→ DATA SECTION
## begin

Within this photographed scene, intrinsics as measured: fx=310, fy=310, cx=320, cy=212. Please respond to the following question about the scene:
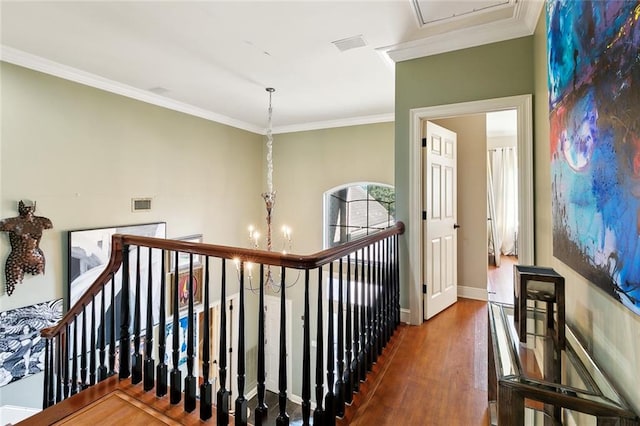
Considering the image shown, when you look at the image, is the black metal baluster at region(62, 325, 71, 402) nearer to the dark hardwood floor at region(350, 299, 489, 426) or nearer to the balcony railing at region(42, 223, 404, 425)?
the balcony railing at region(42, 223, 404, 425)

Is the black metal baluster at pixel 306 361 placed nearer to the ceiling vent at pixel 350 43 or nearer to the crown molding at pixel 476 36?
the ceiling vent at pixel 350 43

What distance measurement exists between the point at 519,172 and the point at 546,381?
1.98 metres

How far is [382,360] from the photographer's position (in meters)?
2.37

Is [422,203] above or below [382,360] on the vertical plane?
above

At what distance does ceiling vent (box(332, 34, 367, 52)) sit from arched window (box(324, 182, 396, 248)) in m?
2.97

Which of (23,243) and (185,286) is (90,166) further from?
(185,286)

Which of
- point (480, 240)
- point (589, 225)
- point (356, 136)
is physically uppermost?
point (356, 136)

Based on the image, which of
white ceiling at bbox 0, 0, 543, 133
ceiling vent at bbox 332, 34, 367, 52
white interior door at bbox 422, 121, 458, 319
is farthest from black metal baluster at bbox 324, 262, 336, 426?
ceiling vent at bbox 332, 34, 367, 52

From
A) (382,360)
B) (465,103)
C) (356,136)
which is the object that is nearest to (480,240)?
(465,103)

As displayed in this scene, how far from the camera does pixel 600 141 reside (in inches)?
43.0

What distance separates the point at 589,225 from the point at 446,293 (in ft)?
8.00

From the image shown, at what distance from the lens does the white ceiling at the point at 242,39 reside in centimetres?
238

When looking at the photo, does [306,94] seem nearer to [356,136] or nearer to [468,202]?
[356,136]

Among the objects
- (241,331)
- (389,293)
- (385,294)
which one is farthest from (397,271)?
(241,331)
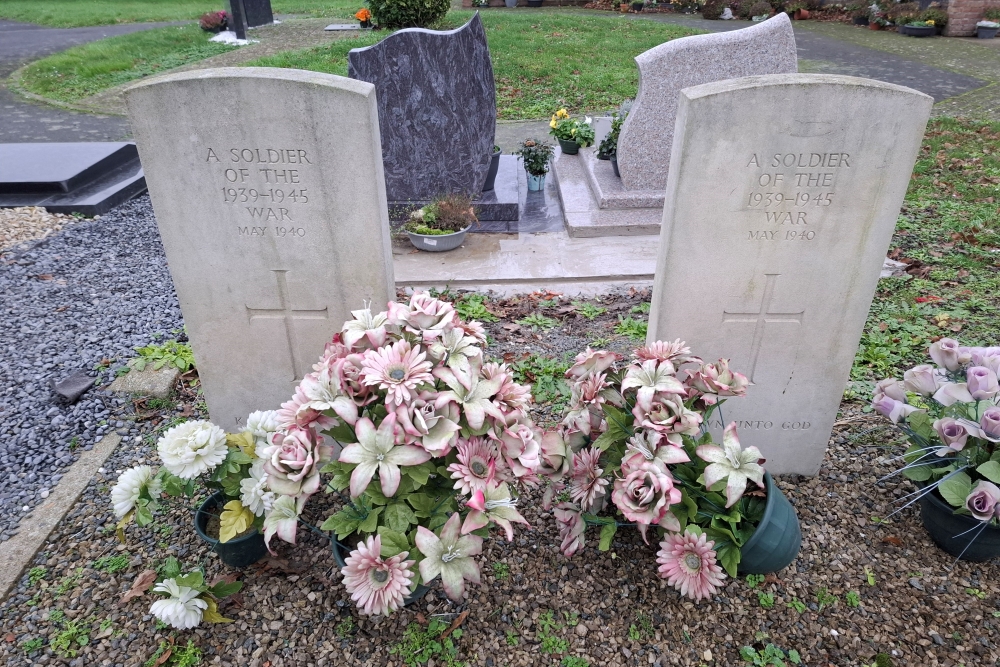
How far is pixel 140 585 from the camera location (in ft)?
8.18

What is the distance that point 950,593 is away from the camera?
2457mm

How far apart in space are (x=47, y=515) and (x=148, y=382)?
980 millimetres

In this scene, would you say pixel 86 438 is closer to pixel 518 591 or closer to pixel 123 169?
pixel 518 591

## end
## begin

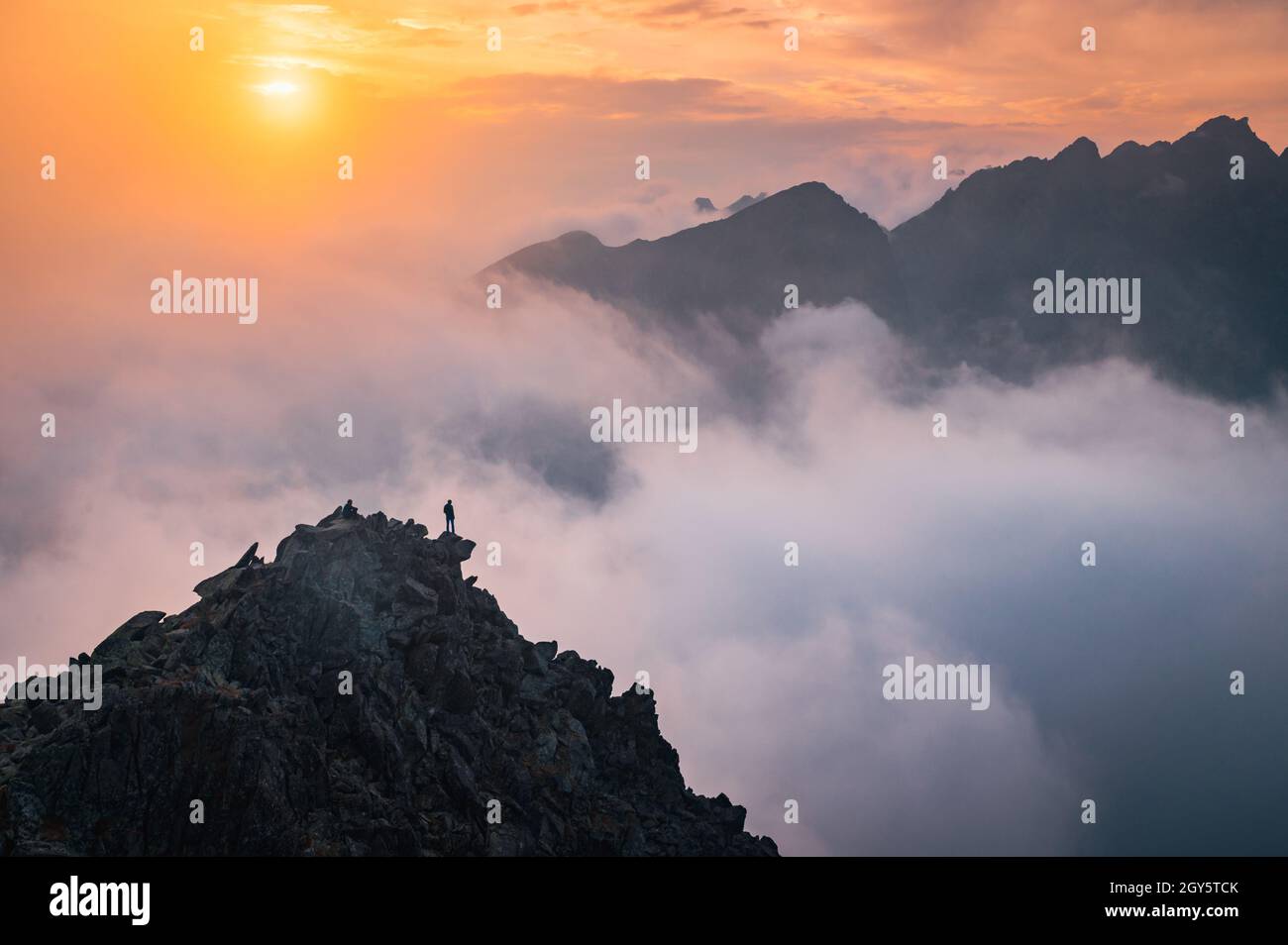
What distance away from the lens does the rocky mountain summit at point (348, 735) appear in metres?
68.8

## end

Duplicate the items between the line containing "How far is pixel" and the line containing "980 millimetres", inclusive, keeping every line the same.

How far is pixel 140 585 from the camera location (in ft)?
8.18

What is the distance that point 950,593 is away from the camera?
2457mm

How far apart in space are (x=47, y=515) and (x=148, y=382)?
980 millimetres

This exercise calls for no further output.